State Rep. Jon Cross Introduces the Program
State Rep. Cross live in his basement to highlight January as Radon Awareness Month in Ohio!
✅Order your FREE Radon Testing Kit @ www.ohio.radon.com
🚨Radon is a colorless and odorless gas that comes from the soil. The gas can accumulate in the air we breathe. Exposure to radon over a long period of time can lead to lung cancer.
🚨Radon Gas is the #1 cause for lung cancer for non-smokers.
✅Good News...you can have your home or business TESTED and MITIGATED to keep everyone healthy and safe. For more information please visit: https://odh.ohio.gov/…/radon-education-and-lice…/about-radon
We are officially certified by the State of Ohio for Radon testing. More and more lenders are requiring testing and mitigation as part of the process to get a mortgage. Realtors will recommend this to both sellers and buyers because of the danger radon represents for lung cancer, especially in children.
The test processing is simple – a monitoring device is placed in the basement or near the mechanical area in slab homes and must not be disturbed for 48 hours. After that time, the results are analyzed and the level of radon is determined. Currently, the threshold for mitigation is 4.0 picocuries.
After 48 hours, the test device will be retrieved, although it can be read via the internet, and the results will be shared with the homeowner.
Once the testing has been returned and shows that the radon level is high enough (Over 4 picocuries), there are two types of possible mitigation – Passive and Active.
In an existing home, a pipe inserted into the slab or through the basement floor – unless a sump pump has been installed, in which case the pipe can be inserted into the sump which and will then be fitted with a sealed cover. The pipe is then run either straight out a wall into the outdoors where it is then fitted with an upright connected pipe to vent into the atmosphere.
Passive systems depend on the “stack effect,” air pressure differentials create buoyancy to move air and radon gas through the pipe from the basement to the exhaust vent. This is occurs because there is difference between indoor and outdoor air density resulting from temperature and moisture variations.
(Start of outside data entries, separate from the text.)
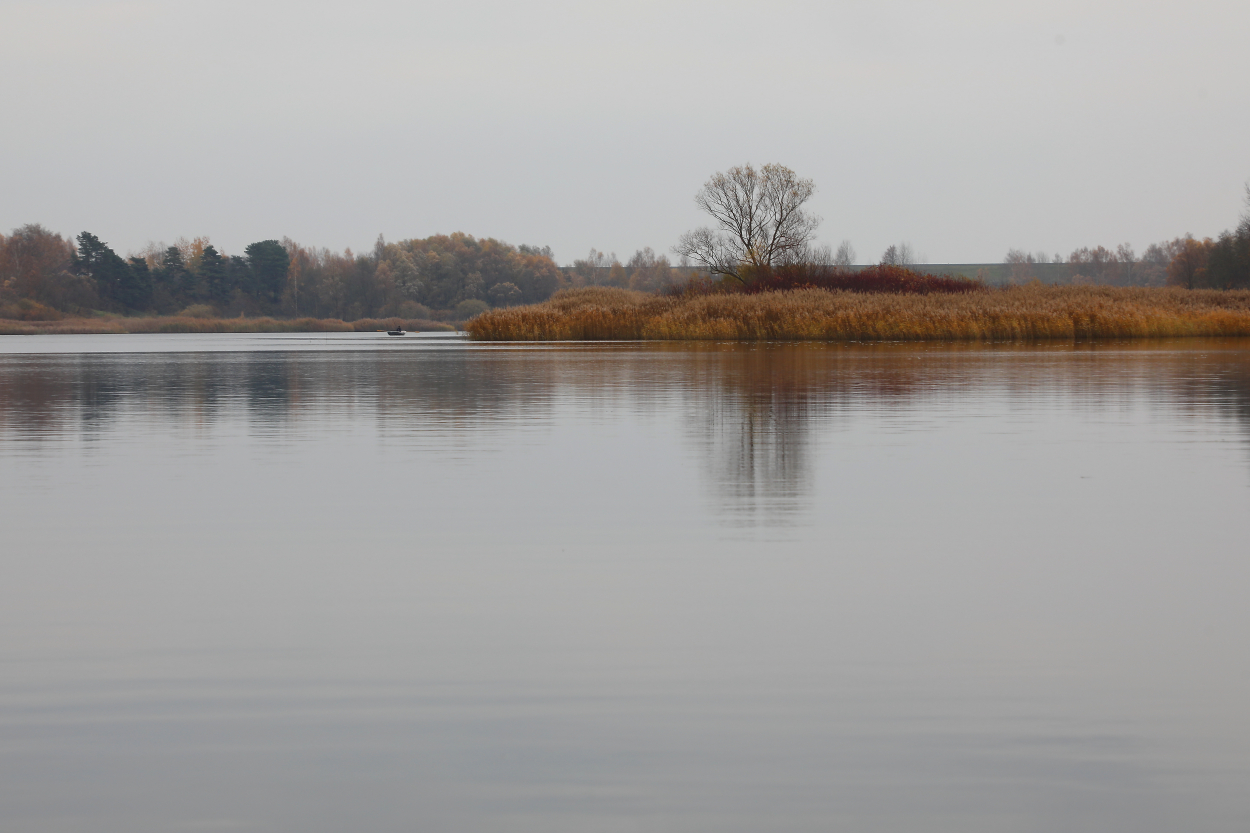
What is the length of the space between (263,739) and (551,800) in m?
0.90

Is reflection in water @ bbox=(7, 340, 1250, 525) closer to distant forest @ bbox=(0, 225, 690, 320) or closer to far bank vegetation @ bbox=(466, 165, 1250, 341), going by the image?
far bank vegetation @ bbox=(466, 165, 1250, 341)

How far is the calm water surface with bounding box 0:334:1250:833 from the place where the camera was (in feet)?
9.18

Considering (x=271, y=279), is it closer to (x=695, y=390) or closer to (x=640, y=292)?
(x=640, y=292)

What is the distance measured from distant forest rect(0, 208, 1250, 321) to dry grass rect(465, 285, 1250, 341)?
48.8 m

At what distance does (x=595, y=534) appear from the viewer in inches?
239

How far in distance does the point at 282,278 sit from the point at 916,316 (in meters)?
94.7

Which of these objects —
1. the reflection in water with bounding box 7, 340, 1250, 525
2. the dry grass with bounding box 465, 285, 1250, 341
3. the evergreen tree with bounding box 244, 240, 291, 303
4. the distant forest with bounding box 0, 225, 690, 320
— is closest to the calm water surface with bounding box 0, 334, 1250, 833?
the reflection in water with bounding box 7, 340, 1250, 525

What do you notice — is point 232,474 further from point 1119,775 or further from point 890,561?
point 1119,775

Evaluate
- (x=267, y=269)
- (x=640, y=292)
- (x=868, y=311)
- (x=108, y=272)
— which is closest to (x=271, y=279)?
(x=267, y=269)

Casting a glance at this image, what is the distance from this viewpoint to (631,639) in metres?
4.04

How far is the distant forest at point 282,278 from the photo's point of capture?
10244 centimetres

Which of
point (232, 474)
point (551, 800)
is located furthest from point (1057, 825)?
point (232, 474)

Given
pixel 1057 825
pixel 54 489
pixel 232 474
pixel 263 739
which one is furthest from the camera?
pixel 232 474

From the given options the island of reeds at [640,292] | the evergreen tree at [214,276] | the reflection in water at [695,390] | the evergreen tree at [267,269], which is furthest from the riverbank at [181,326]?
the reflection in water at [695,390]
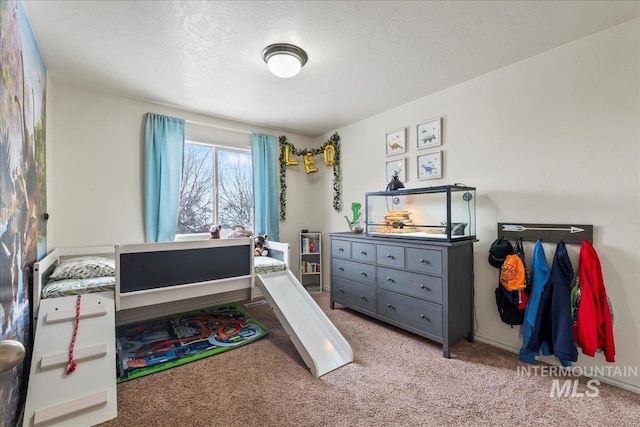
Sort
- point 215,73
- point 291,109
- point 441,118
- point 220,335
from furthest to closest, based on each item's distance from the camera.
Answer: point 291,109 < point 441,118 < point 220,335 < point 215,73

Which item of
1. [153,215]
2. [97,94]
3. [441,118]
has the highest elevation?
[97,94]

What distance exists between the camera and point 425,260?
2506mm

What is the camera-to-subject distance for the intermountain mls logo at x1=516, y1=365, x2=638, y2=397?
1.88 meters

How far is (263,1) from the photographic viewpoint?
1718mm

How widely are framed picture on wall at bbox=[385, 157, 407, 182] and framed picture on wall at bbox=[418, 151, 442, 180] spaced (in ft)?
0.65

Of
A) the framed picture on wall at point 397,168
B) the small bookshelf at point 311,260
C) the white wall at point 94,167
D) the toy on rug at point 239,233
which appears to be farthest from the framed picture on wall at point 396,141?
the white wall at point 94,167

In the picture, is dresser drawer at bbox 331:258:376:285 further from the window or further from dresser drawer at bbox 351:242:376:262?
the window

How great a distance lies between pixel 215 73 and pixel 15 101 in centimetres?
138

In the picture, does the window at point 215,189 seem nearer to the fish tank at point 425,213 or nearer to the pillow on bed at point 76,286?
the pillow on bed at point 76,286

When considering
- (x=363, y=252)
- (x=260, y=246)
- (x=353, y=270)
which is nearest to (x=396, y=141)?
(x=363, y=252)

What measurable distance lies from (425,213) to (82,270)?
10.5 feet

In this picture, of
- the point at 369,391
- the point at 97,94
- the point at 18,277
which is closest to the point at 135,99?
the point at 97,94

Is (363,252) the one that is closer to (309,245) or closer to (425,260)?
A: (425,260)

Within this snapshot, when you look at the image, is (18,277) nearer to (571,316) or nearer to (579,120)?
(571,316)
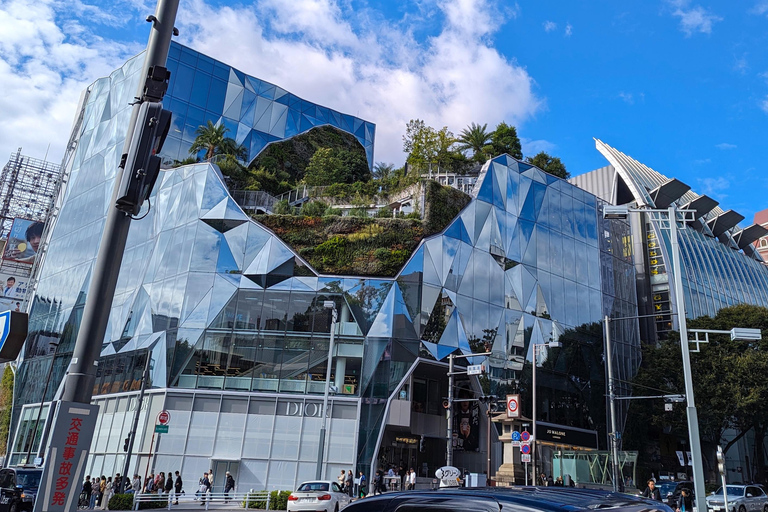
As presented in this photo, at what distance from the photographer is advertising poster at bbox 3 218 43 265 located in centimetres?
8575

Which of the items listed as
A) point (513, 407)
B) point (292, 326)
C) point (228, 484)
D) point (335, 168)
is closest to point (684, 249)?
point (335, 168)

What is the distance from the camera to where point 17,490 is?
20.1 meters

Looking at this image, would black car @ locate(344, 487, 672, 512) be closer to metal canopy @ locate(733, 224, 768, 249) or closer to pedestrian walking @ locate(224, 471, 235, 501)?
pedestrian walking @ locate(224, 471, 235, 501)

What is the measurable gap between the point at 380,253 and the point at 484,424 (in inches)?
550

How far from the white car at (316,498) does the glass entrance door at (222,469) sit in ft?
42.5

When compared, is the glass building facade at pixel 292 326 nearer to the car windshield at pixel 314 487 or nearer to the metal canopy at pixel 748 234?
the car windshield at pixel 314 487

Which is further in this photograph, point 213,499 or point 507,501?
point 213,499

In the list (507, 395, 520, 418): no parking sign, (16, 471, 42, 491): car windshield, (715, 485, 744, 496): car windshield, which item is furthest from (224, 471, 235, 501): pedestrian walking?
(715, 485, 744, 496): car windshield

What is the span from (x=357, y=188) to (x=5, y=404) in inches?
1446

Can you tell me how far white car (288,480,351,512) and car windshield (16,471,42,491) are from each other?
8.97m

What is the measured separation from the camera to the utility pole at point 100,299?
4.88m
Proper installations involve retesting or a monitoring system – which will show whether the passive system is reducing the radon level below the danger level. If it isn’t, the system can be converted an active mitigation by adding an exhaust fan.
The process is the same as with passive mitigation but includes an exhaust fan to increase the flow of radon and air. An electrical outlet is required to power the radon fan.
Typically, if the initial radon level is significantly high, the recommendation for mitigation will be that an active system be installed. This will resolve the issue and is less costly because there will be only the single installation instead of having to add the fan later.
Mitigating Radon in New builds
Some people think that Radon testing and mitigation is a scam, just a way to scare people into paying for work that they really don’t need. That’s absolutely not true. Radon is real, it’s actually on the Periodic Table of Elements (Number 86,) in the atomics section, it is the heaviest known gas and it can be deadly.
Ohio is a Radon “Hotspot”
Radon zones have been determined and Ohio has one of the most seriously affected states. Central Ohio in particular is in the “high danger” zone. There is virtually no doubt that any structure tested within that area will require mitigation.
Health Concerns- Radon is the Second Leading Cause of Lung Cancer
Radon is a radioactive gas that seeps into homes through basements or slabs and which has some very serious health consequences. Breathing in radon increases your risk of lung cancer. It is the second leading cause of lung cancer in the United States. (Smoking is number one, and second-hand smoke is number 3.)
Testing and Mitigation Requirements
Once it was proven to be a deadly substance, it took time for the real estate market to actually accept its danger. Now, however, more and more lenders for residential properties are requiring testing – and mitigation – because of the liability they could face by not requiring the testing.